Sebagai anggota Pansus berarti duduk sebagai wakil rakyat, maka tuan mereka adalah rakyat. Majikan mereka bukanlah ketua partai, bukan pula Presiden.
PERKEMBANGAN penyelidikan kebijakan bail out untuk Bank Century dianggap semakin tak terkendali oleh pihak penguasa. Pemerintah sepertinya kebakaran jenggot dengan lalu lintas pertanyaan yang ditimpakan oleh Pansus Hak Angket kepada para saksi dan ahli.
Bagaimana tidak, akibat penyelidikan Pansus, angin keinginan untuk menghadirkan Presiden SBY di kursi saksi Pansus berhembus makin kencang. Tidak hanya itu, opini kalangan elite yang terbentuk dari hasil pemaparan sementara penyelidikan pengucuran dana talangan itu mengarah ke segmen pemakzulan, menurunkan Presiden dalam masa jabatannya.
Tampaknya, untuk mengibaskan ketidakterkendalian tersebut, Presiden SBY mengundang petinggi-petinggi lembaga negara ke Istana Bogor (21/1).
Undangan yang dibungkus dengan acara silaturahmi itu disusul dengan konferensi pers SBY yang mengemukakan setidaknya dua hal inti, yakni: tidak dikenal mosi tidak percaya (vote of confident) dalam sistem pemerintahan presidensiil, dan sebuah kebijakan tidak dapat dipidana.

Entri penalaran berbasis adegan
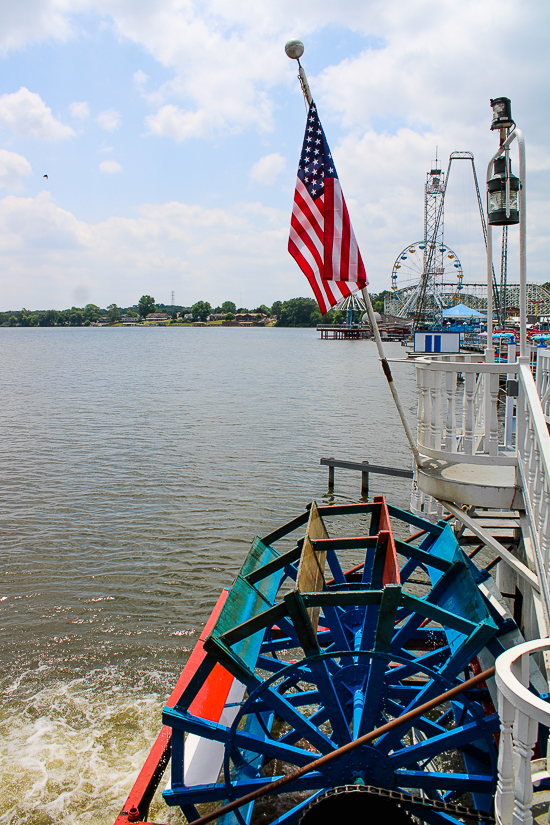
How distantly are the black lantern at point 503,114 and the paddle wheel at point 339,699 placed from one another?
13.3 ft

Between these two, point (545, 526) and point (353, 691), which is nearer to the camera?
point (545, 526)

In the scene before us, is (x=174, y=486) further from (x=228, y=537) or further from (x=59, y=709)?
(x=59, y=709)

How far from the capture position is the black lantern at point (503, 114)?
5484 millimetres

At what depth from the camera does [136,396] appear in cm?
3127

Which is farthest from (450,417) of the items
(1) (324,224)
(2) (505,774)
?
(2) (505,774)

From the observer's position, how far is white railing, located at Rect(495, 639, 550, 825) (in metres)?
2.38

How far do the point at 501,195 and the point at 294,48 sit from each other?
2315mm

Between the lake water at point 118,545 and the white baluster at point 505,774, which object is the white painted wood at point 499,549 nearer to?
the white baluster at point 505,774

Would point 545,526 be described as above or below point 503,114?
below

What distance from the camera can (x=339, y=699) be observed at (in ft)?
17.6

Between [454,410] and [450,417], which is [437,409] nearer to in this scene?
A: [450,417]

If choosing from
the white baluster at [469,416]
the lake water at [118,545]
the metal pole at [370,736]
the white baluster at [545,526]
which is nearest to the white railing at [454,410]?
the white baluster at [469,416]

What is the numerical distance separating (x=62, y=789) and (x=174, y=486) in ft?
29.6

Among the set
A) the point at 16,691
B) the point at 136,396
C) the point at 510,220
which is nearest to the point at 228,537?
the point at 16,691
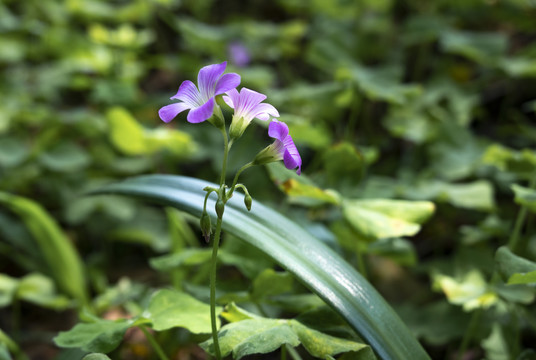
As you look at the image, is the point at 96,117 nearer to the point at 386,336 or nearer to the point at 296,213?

*TUGAS YANG DIKERJAKAN:*
a – Salin bagian teks tentang Pansus Bank Century mulai dari "Bagaimana tidak, akibat" sampai dengan "tidak dapat dipidana.", termasuk kedua bagian itu.
b – Menurut teks tentang Pansus Bank Century, ke tempat mana Presiden SBY mengundang petinggi-petinggi lembaga negara?
c – Tuliskan semua nama diri, yaitu nama bank, orang, dan tempat, yang muncul dalam teks tentang Pansus Bank Century.
Entri tersebut tidak digunakan sama sekali dalam pengerjaan ini.

*JAWABAN SECARA BERURUTAN:*
a –
Bagaimana tidak, akibat penyelidikan Pansus, angin keinginan untuk menghadirkan Presiden SBY di kursi saksi Pansus berhembus makin kencang. Tidak hanya itu, opini kalangan elite yang terbentuk dari hasil pemaparan sementara penyelidikan pengucuran dana talangan itu mengarah ke segmen pemakzulan, menurunkan Presiden dalam masa jabatannya.
Tampaknya, untuk mengibaskan ketidakterkendalian tersebut, Presiden SBY mengundang petinggi-petinggi lembaga negara ke Istana Bogor (21/1).
Undangan yang dibungkus dengan acara silaturahmi itu disusul dengan konferensi pers SBY yang mengemukakan setidaknya dua hal inti, yakni: tidak dikenal mosi tidak percaya (vote of confident) dalam sistem pemerintahan presidensiil, dan sebuah kebijakan tidak dapat dipidana.

b – Ke Istana Bogor.

c – Bank Century, SBY, Istana Bogor